Elastic N.V. announced this week that Elastic Cloud, a subscription instance of an observability platform based on the open source Elasticsearch engine, is generally available on Kubernetes.
Anurag Gupta, principal product manager for Elastic Cloud, deploying Elastic Cloud for Kubernetes (ECK) eliminates the need to invoke an instance of the platform running outside their Kubernetes environment.
Elastic has been working on ECK since last May. ECK provides DevOps teams access to logs, metrics and application performance management (APM) capabilities along with security information event management (SIEM), machine learning and lifecycle management tools. As part of this effort, Elastic is making available a free-forever Basic tier instance of ECK.
In addition, Elastic has made available Docker images for both Elasticsearch and Kibana, an open source visualization tool, as well as Operators and Elastic Helm Charts to make it easier to deploy, manage and update instances of Elasticsearch running on Kubernetes. ECK is designed to be deployed on Kubernetes clusters using a single one-line-of-code command.
Collectively, Elasticsearch and Kibana along with tools such a Beats and Logstash make up an open source Elastic Stack (ELK) that has gained traction as a method to provide observability within organizations that have adopted best DevOps practices. ELK enables DevOps teams to capture data from any type of source regardless of format and search, analyze and visualize that data in real-time.
While ELK has been available for some time, the platform is gaining traction in the microservices era. Given all the dependencies that exist between microservices, Gupta notes DevOps teams need a platform that enables them to troubleshoot issues in real-time. With microservices increasingly being built and deployed using containers running on Kubernetes clusters, Gupta says interest in employing ECK is rising.
Next up, Gupta says Elastic will integrate ECK with the open source Prometheus monitoring tool being developed under the auspices of the Cloud Native Computing Foundation (CNCF), in addition to being able to consume data generated by open source OpenTelemetry software, a set of application programming interfaces (APIs) and libraries for building agent software. Elastic is also committing to building a dedicated user interface for ECK and adding richer APIs and autoscaling capabilities.

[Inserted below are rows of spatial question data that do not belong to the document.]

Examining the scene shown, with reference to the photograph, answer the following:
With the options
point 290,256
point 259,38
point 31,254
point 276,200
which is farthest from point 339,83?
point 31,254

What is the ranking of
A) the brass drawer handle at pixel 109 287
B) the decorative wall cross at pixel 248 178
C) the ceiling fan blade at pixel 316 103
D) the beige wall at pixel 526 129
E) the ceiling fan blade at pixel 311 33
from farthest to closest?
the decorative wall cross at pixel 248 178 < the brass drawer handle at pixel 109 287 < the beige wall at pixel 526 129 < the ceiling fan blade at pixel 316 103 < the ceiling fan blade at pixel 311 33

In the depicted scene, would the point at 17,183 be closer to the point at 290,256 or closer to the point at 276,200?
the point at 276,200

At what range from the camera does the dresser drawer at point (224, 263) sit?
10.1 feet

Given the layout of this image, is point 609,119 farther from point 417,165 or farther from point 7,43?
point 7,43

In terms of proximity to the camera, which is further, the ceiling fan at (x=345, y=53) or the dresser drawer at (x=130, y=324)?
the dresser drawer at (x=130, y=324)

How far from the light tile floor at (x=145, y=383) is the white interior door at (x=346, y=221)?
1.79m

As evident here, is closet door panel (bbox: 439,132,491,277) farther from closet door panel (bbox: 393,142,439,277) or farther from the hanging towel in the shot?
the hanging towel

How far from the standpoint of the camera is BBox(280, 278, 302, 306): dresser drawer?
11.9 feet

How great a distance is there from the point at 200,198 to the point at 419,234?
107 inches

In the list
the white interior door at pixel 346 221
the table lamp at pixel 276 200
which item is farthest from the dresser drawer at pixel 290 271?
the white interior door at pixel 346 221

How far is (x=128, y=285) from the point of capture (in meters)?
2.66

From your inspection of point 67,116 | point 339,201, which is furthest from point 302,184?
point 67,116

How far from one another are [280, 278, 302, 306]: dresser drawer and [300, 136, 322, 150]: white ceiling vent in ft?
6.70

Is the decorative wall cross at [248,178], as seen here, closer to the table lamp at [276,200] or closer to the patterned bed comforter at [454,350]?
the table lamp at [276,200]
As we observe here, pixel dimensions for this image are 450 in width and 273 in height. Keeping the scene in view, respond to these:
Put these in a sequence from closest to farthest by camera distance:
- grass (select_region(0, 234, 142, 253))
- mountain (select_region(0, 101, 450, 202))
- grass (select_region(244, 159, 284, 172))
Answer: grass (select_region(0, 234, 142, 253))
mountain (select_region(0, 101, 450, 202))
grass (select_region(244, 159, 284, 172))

As a set of open source tools, ELK appeals to DevOps teams that want to be able to access a rich set of tools without having to get anyone from the purchasing department involved. How many organizations will extend that interest to include a subscription license remains to be seen. Once they achieve any level of dependency on open source software, most organizations look for a vendor to support and curate the platform.
Regardless of the observability platform selected, IT organizations that embrace microservices running on Kubernetes will require some way to understand what is happening while they can still do something about it. In fact, without that level of observability, embracing best DevOps practices is all but impossible.